The heart of the matter at hand is to protect the public from AI that can potentially give untoward or inappropriate mental health advice to users. This is a laudable goal. But tying the hands of therapists by forcing them to be logged in and acting on a real-time, synchronous basis when providing AI as a tool of therapy is not the way to proceed.

Therapists should be given latitude as they professionally see fit. They are where the buck should stop. If a therapist believes that the client can access the provided AI and do so without the therapist being continuously involved, that’s on the therapist’s shoulders. They are the party responsible.

New laws about AI are rapidly being passed at the state level. Policymakers and lawmakers need to closely consider what their drafts say and whether there are better ways to design and express what they intend to legally regulate. The downstream impacts can go in directions they might not have anticipated, and that, upon reflection, they realize in hindsight, were not what they hoped for.

AI has a dual-use effect.

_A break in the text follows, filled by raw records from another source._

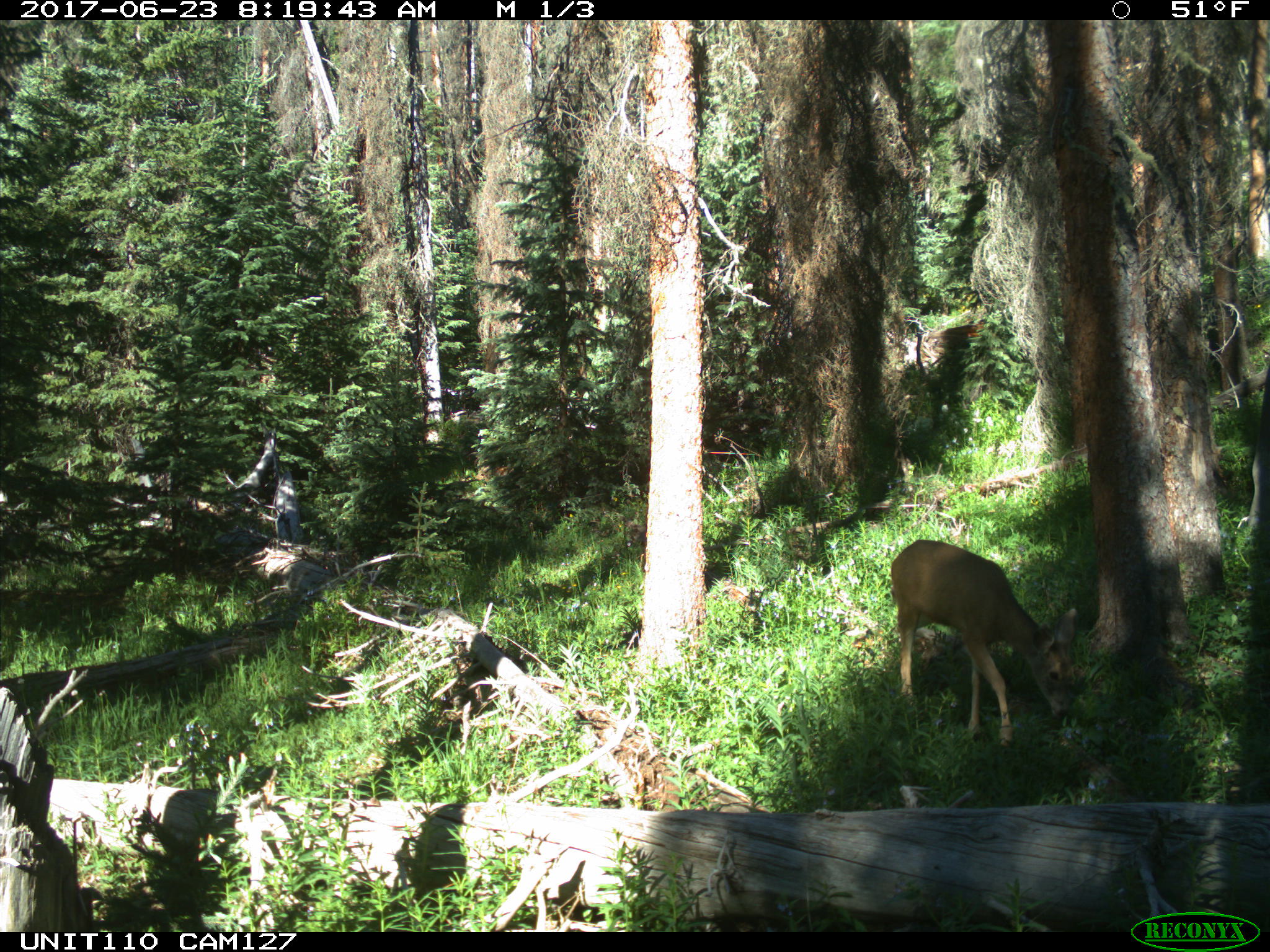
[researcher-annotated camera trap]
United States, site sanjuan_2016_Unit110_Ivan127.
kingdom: Animalia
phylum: Chordata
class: Mammalia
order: Artiodactyla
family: Cervidae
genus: Odocoileus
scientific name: Odocoileus hemionus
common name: mule deer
Odocoileus hemionus (mule deer).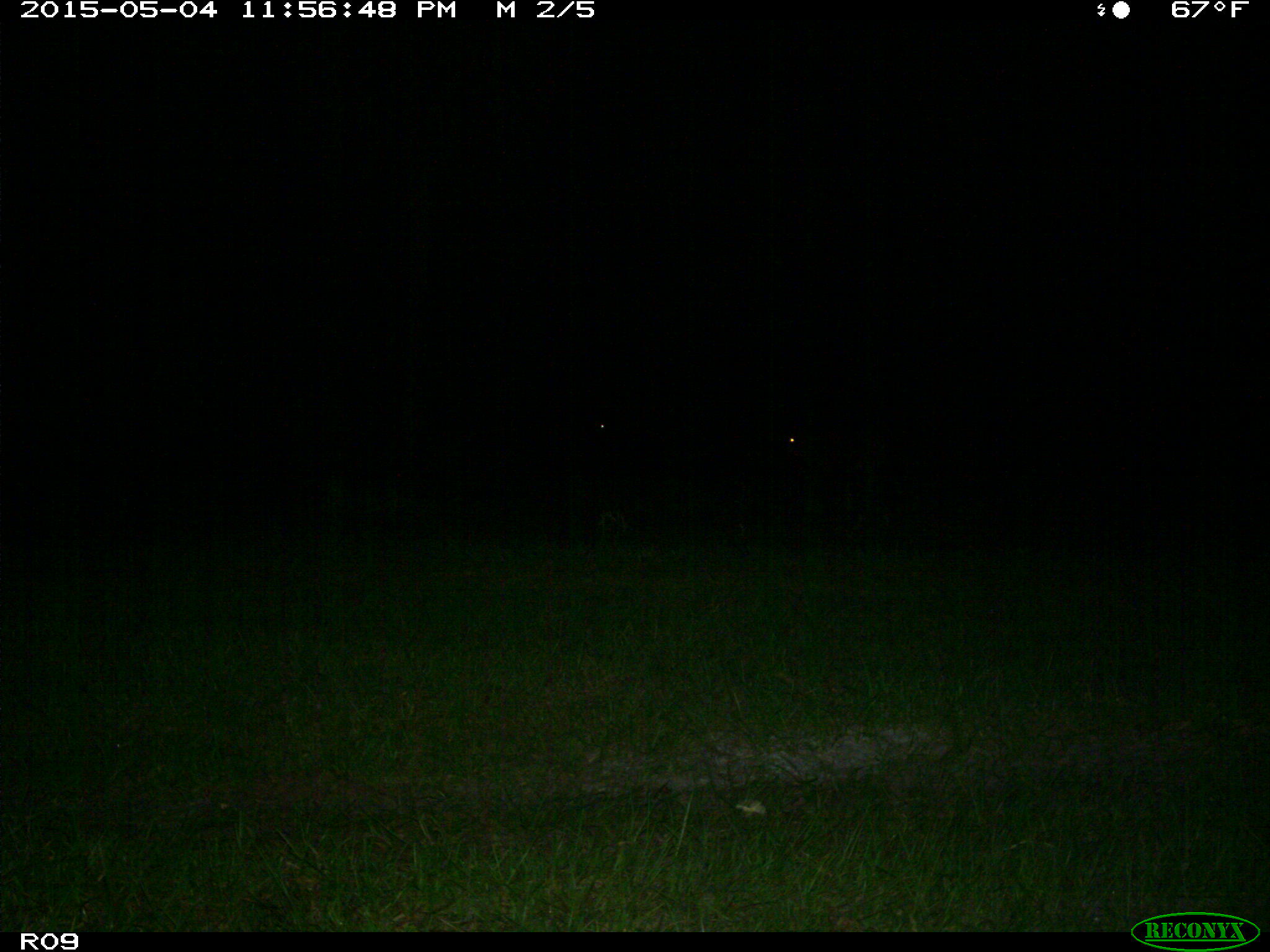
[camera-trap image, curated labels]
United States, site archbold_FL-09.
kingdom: Animalia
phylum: Chordata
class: Mammalia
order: Artiodactyla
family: Bovidae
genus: Bos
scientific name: Bos taurus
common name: domestic cow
Bos taurus (domestic cow).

Just as AI can be detrimental to mental well-being, it can also be a huge bolstering force for mental health. A delicate tradeoff must be mindfully managed. Prevent or mitigate the downsides, and meanwhile make the upsides as widely and readily available as possible.

A final thought for now. Thomas Edison famously made this remark: “A good intention, with a bad approach, often leads to a poor result.” It takes a village to design, craft, and field new AI laws that are both well-intended and will produce beneficial results.